▸ **Stated task**: Gather every line of the data below that contains the word "point".
-- begin Listed records --
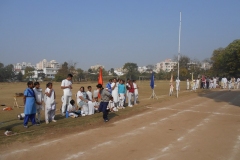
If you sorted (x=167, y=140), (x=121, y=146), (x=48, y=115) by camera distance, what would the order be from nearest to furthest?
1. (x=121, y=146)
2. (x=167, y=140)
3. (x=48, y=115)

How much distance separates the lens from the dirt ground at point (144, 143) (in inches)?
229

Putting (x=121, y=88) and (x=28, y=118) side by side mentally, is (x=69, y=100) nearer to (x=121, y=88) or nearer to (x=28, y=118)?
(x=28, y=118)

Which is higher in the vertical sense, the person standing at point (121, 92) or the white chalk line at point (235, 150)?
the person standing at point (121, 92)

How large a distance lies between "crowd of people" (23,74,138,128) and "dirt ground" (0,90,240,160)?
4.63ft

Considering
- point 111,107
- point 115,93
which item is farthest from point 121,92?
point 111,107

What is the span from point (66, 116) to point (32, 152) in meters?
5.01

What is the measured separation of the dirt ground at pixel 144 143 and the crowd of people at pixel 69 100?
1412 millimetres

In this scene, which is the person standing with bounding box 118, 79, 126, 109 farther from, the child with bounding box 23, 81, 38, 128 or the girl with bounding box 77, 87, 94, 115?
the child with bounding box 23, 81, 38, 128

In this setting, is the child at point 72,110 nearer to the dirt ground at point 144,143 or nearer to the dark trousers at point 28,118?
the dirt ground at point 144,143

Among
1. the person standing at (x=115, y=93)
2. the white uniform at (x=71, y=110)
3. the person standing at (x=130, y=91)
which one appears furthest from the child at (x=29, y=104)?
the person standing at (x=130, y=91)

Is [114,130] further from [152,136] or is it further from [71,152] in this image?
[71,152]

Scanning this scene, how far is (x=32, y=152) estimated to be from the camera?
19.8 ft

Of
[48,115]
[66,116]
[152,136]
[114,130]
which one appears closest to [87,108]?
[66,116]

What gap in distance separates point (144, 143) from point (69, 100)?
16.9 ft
-- end Listed records --
▸ **Solution for this problem**:
How much distance separates the lens from the dirt ground at point (144, 143) (in inches)?
Which is higher in the vertical sense, the person standing at point (121, 92) or the white chalk line at point (235, 150)?
the person standing at point (121, 92)
- point 111,107
- point 115,93
which item is farthest from point 121,92?
point 111,107
What is the span from point (66, 116) to point (32, 152) in meters?
In this setting, is the child at point 72,110 nearer to the dirt ground at point 144,143 or nearer to the dark trousers at point 28,118?
the dirt ground at point 144,143
What gap in distance separates point (144, 143) from point (69, 100)?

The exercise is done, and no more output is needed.